In 2008 the Swedish horror film Let the Right One In pumped fresh blood into an anaemic vampire genre… so why the mad rush for a US version?

If you’re a hit-making studio exec, that’s a pretty easy question to answer: build on an existing foreign fan base, season with English-speaking stars, and get a nose-full of the glorious odour of a money making no-brainer. (Plus stoopid American’s only watch English-speaking films, right?)

But remakes aren’t artistically redundant by definition. If the producers are willing to put in the effort, you might even get a promising young director at the helm, someone artistically and commercially adept – a director like Cloverfield’s Matt Reeves.
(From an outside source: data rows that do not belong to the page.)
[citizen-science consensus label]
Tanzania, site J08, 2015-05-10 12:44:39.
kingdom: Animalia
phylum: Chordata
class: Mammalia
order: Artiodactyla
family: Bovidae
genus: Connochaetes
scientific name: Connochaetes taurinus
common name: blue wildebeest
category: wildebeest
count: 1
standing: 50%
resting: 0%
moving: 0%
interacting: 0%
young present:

And he does a sterling job retelling this story of a bullied boy finding friendship with a nomadic girl vampire. Though his job is largely restricted to lifting the thoughtful tempo and desolated Swedish suburban vistas from Tomas Alfredson’s Let the Right One In, and placing them into a carbon copy American setting. So far, so 2008…

What is unique about Let Me In is the two young leads, Kodi Smit-McPhee (The Road) and Chloe Moretz (Kick Ass), who comfortably guide the film through its familiar surroundings.

Perversely, the only original flourish in Let Me In undoes all its fine mimetic work. As Abby the vampire is driven out to feed, she pounces upon a victim and the CG takes over. The character we’ve followed and empathised with due to her human qualities is shown dancing midair, moving at impossible speed with those clichés of the American vampire: fierce lenses and a mouth full of sharp gnashers (both purposefully missing from Let the Right One In).

True, it’s a joy to see these great actors playing great characters (much like Lina Leandersson and Kåre Hedebrant did the first time round), but the film’s success is otherwise so intrinsically linked to the 2008 original, if you get the urge to go see it, rent Let Me In instead.